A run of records

------------

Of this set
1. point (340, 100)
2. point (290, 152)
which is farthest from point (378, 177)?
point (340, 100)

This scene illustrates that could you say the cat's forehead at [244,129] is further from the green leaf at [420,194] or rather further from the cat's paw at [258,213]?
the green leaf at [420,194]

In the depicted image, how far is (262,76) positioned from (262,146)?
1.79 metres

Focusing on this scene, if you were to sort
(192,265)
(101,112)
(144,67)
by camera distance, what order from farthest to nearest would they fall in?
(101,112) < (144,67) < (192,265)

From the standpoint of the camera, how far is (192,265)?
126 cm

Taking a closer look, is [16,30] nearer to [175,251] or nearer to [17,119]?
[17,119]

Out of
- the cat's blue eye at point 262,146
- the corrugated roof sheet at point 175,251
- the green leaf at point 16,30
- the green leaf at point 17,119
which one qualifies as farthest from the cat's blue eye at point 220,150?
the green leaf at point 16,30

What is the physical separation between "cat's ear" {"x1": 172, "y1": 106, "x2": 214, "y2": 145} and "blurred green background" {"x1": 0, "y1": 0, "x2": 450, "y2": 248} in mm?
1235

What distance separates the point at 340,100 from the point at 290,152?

------------

### WHAT TO PRODUCE
Return every line of the listing above verbatim, with nothing added, dropped, or changed.

### ANSWER FOR THIS EXERCISE
Of this set
1. point (340, 100)
2. point (290, 152)
which is farthest from point (378, 177)?
point (340, 100)

This scene illustrates that could you say the cat's forehead at [244,129] is further from the green leaf at [420,194] or rather further from the cat's paw at [258,213]?
the green leaf at [420,194]

In the depicted image, how far is (262,76) positioned from (262,146)?
1.79 metres

Focusing on this scene, if you were to sort
(192,265)
(101,112)
(144,67)
by camera distance, what order from farthest to nearest would they fall in?
(101,112) < (144,67) < (192,265)

From the standpoint of the camera, how far is (192,265)?
126 cm

Taking a closer look, is [16,30] nearer to [175,251] or nearer to [17,119]?
[17,119]

Out of
- the cat's blue eye at point 262,146
- the corrugated roof sheet at point 175,251
- the green leaf at point 16,30
- the green leaf at point 17,119
which one qualifies as farthest from the cat's blue eye at point 220,150?
the green leaf at point 16,30

What is the physical separation between "cat's ear" {"x1": 172, "y1": 106, "x2": 214, "y2": 145} and "blurred green background" {"x1": 0, "y1": 0, "x2": 450, "y2": 248} in mm?
1235

What distance separates the point at 340,100 from the point at 290,152?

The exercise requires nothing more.